Castro-Dufourny, Inés; Carrasco, Rodrigo; Prieto, Ruth; Pascual, José M.
Afiliação
  • Castro-Dufourny I; Department of Endocrinology, Sureste University Hospital, C/Ronda del Sur 10, Arganda del Rey, 28500, Madrid, Spain. inescastrod@gmail.com.
  • Carrasco R; Department of Neurosurgery, Ramón y Cajal University Hospital, Madrid, Spain.
  • Prieto R; Department of Neurosurgery, Puerta de Hierro University Hospital, Madrid, Spain.
  • Pascual JM; Department of Neurosurgery, La Princesa University Hospital, Madrid, Spain.

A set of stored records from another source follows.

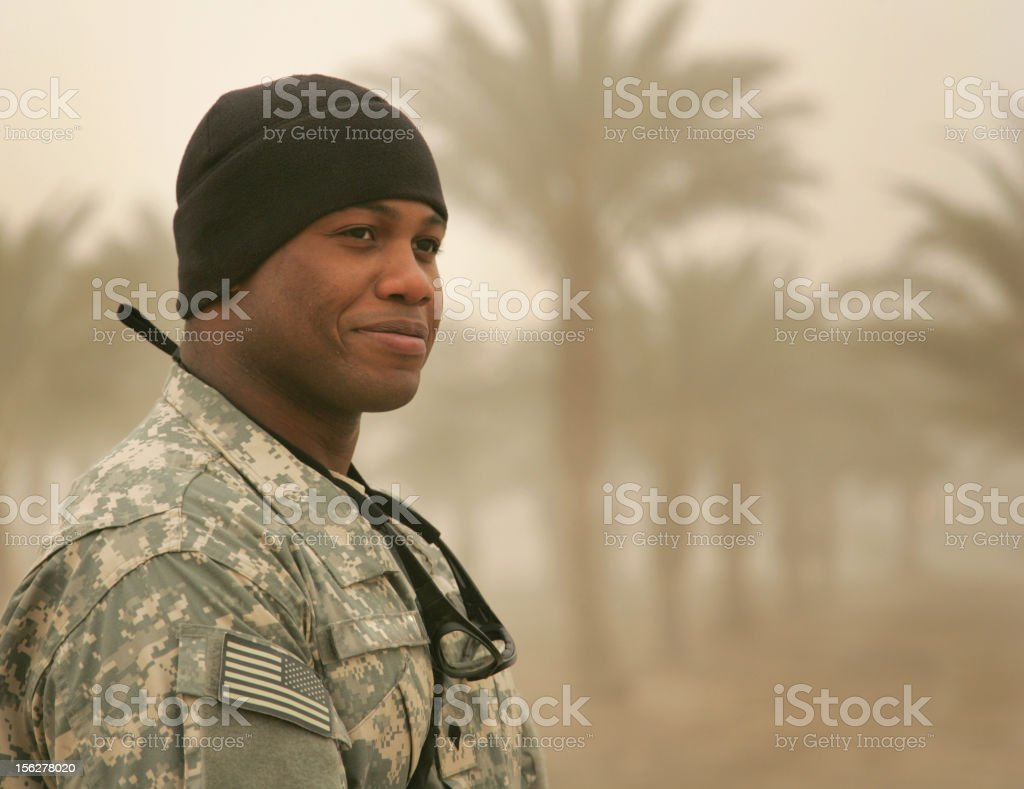 Soldier in Sandstorm Smile royalty-free stock photo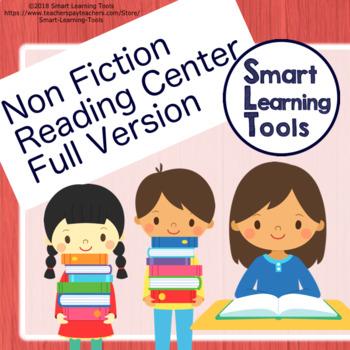 LOW PREP Non Fiction Reading Centers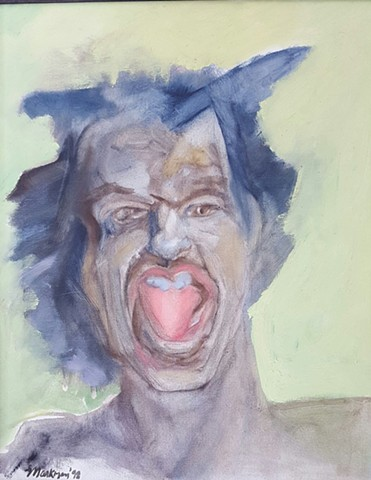 oil painting portrait of angry man by artist Lori Markman
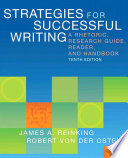 Strategies for Successful Writing A Rhetoric  Research Guide  Reader and Handbook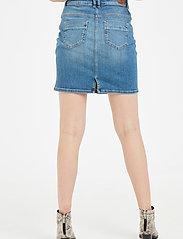 Denim Hunter - 12 THE DENIM SKIRT - jeanskjolar - light blue vintage wash - 5
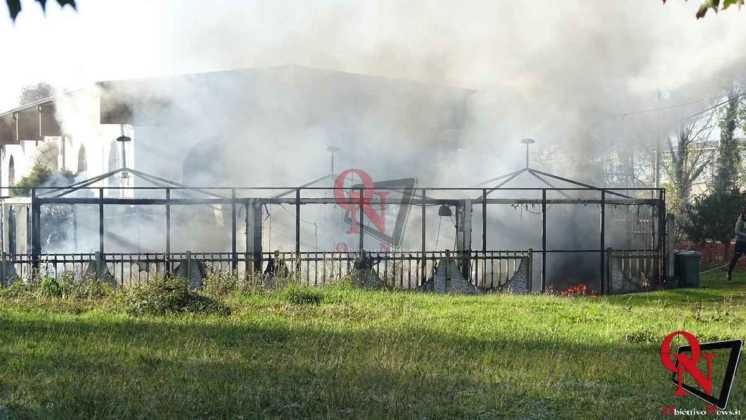 Feletto Incendio sede calciobalilla 10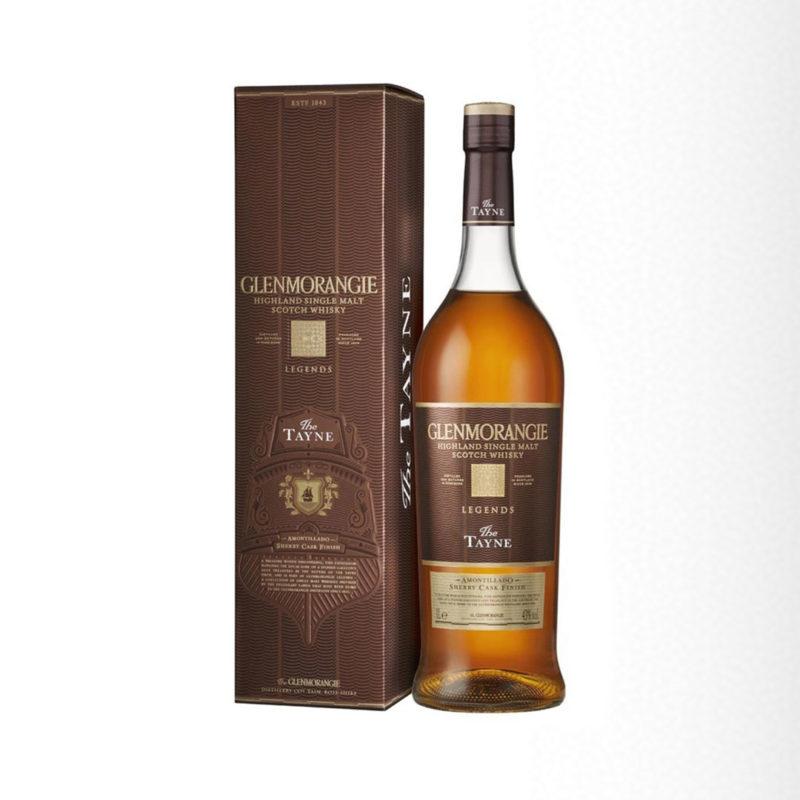 Glenmorangie Tayne - 1 Litre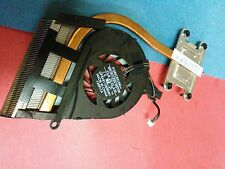 OEM LAPTOP FAN AND HEATSINK FORCECON DFS491105MH0T FCN3CBLBTAOIOO1C465A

Pituitary ; 18(6): 838-43, 2015 Dec.
Article em En | MEDLINE | ID: mdl-26093764
ABSTRACT
The birth of clinical neuroendocrinology can be dated to the year 1900, when the French neurologist Joseph Babinski (1857-1932) described a particular syndrome of adiposity and sexual infantilism in an adolescent with a craniopharyngioma expanding at the base of the brain. This condition of adipose-genital dystrophy, also known as Babinski-Fröhlich syndrome, represented the first clinical evidence that the brain controlled endocrine functions. Adipose-genital dystrophy forms part of infundibulo-tuberal syndrome, which groups the endocrine, metabolic and behavioral disturbances caused by lesions involving the upper neurohypophysis (median eminence) and the adjacent basal hypothalamus (tuber cinereum). This syndrome was originally described by the French neuropsychiatrists Henri Claude (1869-1946) and Jean Lhermitte (1877-1959) in 1917, also in a patient with a craniopharyngioma. This type of tumor involves specifically the infundibulo-tuberal region of the hypothalamus, providing a clinical model to conceptualize the separation of hypophyseal and hypothalamic functions. The French School of Neurology analyzed and reported the symptoms associated with dysfunction of the basal hypothalamus by craniopharyngiomas and other types of tumors, influencing significantly the development of clinical neuroendocrinology. Experimental lesions performed in the tuber cinereum by the French physiologists Jean Camus (1872-1924) and Gustave Roussy (1874-1948) demonstrated unmistakably the anatomical origin of infundibulo-tuberal syndrome in the basal hypothalamus. This article reviews the original findings on infundibulo-tuberal syndrome reported by the French School of Neurology in the first decades of the twentieth century and the great influence this school had on modern conceptions of hypothalamic control over endocrine functions and behavior.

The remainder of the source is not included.